Dataset records
---*---

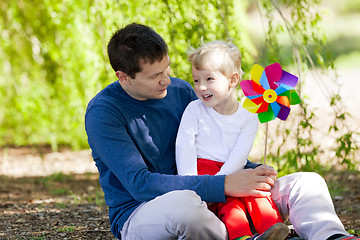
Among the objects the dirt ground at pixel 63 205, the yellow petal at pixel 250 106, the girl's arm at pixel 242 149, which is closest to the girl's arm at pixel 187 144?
the girl's arm at pixel 242 149

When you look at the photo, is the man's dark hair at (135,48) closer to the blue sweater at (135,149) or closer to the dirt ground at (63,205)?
the blue sweater at (135,149)

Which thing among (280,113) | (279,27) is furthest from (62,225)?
(279,27)

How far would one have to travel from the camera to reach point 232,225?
7.89ft

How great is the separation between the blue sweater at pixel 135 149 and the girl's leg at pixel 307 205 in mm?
329

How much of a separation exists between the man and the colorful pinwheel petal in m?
0.25

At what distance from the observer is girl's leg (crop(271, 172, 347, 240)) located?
231cm

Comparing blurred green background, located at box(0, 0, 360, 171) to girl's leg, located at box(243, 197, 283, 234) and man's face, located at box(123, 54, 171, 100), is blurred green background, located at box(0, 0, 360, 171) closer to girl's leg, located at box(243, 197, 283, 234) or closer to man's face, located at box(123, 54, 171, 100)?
man's face, located at box(123, 54, 171, 100)

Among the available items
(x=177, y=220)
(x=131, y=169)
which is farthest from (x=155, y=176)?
(x=177, y=220)

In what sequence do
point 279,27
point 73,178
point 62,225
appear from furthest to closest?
point 73,178 → point 279,27 → point 62,225

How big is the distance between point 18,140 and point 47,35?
4.11 feet

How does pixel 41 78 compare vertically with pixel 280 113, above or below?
above

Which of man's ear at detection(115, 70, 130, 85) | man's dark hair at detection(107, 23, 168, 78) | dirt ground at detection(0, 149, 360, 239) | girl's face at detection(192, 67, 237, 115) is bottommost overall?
dirt ground at detection(0, 149, 360, 239)

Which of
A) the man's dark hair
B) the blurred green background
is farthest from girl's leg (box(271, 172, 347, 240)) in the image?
the blurred green background

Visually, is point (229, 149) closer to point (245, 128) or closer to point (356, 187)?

---*---

Do this =
Write out every line above exactly as it is, leaving out the pictures.

Full answer =
Among the objects the dirt ground at pixel 63 205, the yellow petal at pixel 250 106, the girl's arm at pixel 242 149, which is closest to the girl's arm at pixel 187 144?
the girl's arm at pixel 242 149

When you look at the photo, is the man's dark hair at (135,48) closer to the blue sweater at (135,149) or closer to the dirt ground at (63,205)?
the blue sweater at (135,149)

Which thing among (280,113) | (279,27) is furthest from (62,225)?
(279,27)

How far would one have to travel from the camera to reach point 232,225?
7.89ft

How great is the separation between the blue sweater at pixel 135 149 and the girl's leg at pixel 307 205 in mm?
329

How much of a separation exists between the man and the colorful pinwheel petal in m?
0.25

At what distance from the observer is girl's leg (crop(271, 172, 347, 240)) located?
231cm

Comparing blurred green background, located at box(0, 0, 360, 171) to girl's leg, located at box(243, 197, 283, 234) and man's face, located at box(123, 54, 171, 100), is blurred green background, located at box(0, 0, 360, 171) closer to girl's leg, located at box(243, 197, 283, 234) or closer to man's face, located at box(123, 54, 171, 100)?
man's face, located at box(123, 54, 171, 100)

Among the available items
(x=177, y=220)
(x=131, y=169)
which is farthest from (x=155, y=176)?
(x=177, y=220)

In what sequence do
point 279,27
point 73,178
point 62,225
appear from furthest to closest?
point 73,178 → point 279,27 → point 62,225

How big is the distance between point 18,140 and point 47,35?
4.11 feet

How does pixel 41 78 compare vertically with pixel 280 113, above or below?
above

Which of man's ear at detection(115, 70, 130, 85) | man's dark hair at detection(107, 23, 168, 78) | dirt ground at detection(0, 149, 360, 239) | girl's face at detection(192, 67, 237, 115) is bottommost overall?
dirt ground at detection(0, 149, 360, 239)

Which of
A) the man's dark hair
B) the blurred green background
is farthest from girl's leg (box(271, 172, 347, 240)) in the image?
the blurred green background

Visually, is point (229, 149) closer to point (245, 128) or closer to point (356, 187)?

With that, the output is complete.